What is needed:
In the passage about Mr. Chalmers below, what had his will of almost inflexible determination now become?

Extract provided:
*** Block opens ***

I pray God that I may contract no taint from my intercourse with the world. As years roll away may I gather wisdom, and learn that it is not on this side of time that my home and my inheritance lie."

That effort after a pure and heavenly morality which Mr. Chalmers had so long and so unfalteringly sustained, was now on the eve of a change, which was not only to alter, but to reverse in their relative positions its starting-post and its goal. All the natural elements at work throughout this struggle were elements of signal power. A vigorous and enlightened intelligence-a conscience strong but very tender-most delicately susceptible, yet devoid of all narrowness and weakness-a will of almost inflexible determination, become now a yielding servant to the high sense of duty,— these all exerting themselves under the profound impression, that God's eye was ever on them as they toiled, and that everlasting interests hung suspended on the issue, present to us such a full and attractive exhibition of mere natural character as might have invited analysis, or fixed for a season the eye of our admiration. But all lesser interest connected with this period loses itself in the light and meaning thrown upon it by its close. As the year expired, and for his evening readings.

*** Block closes ***

Provided information:
*** Block opens ***

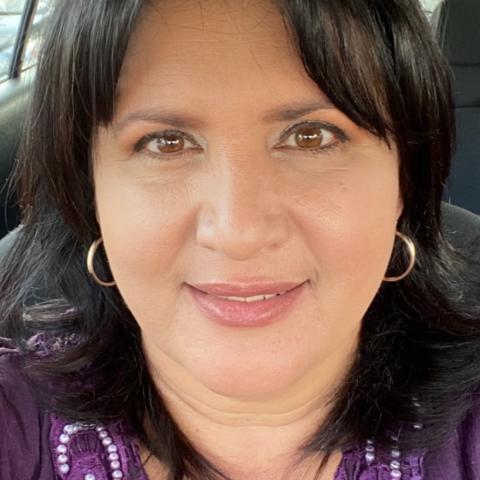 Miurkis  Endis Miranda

*** Block closes ***
*** Block opens ***

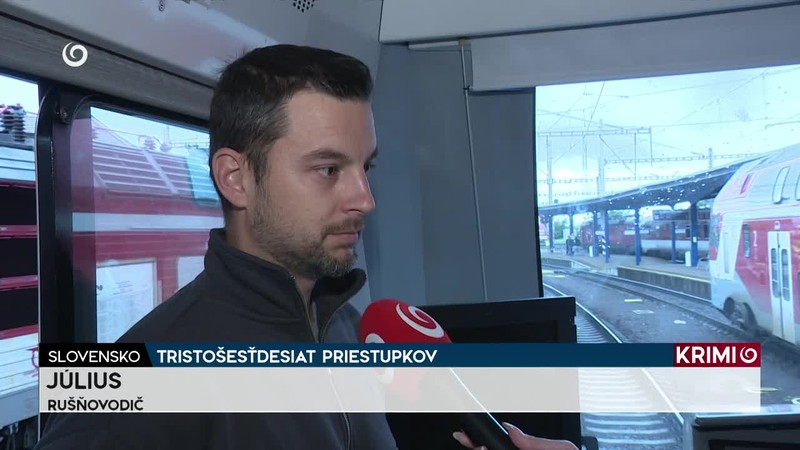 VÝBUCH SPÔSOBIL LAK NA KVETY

*** Block closes ***

Exercise output:
A yielding servant to the high sense of duty.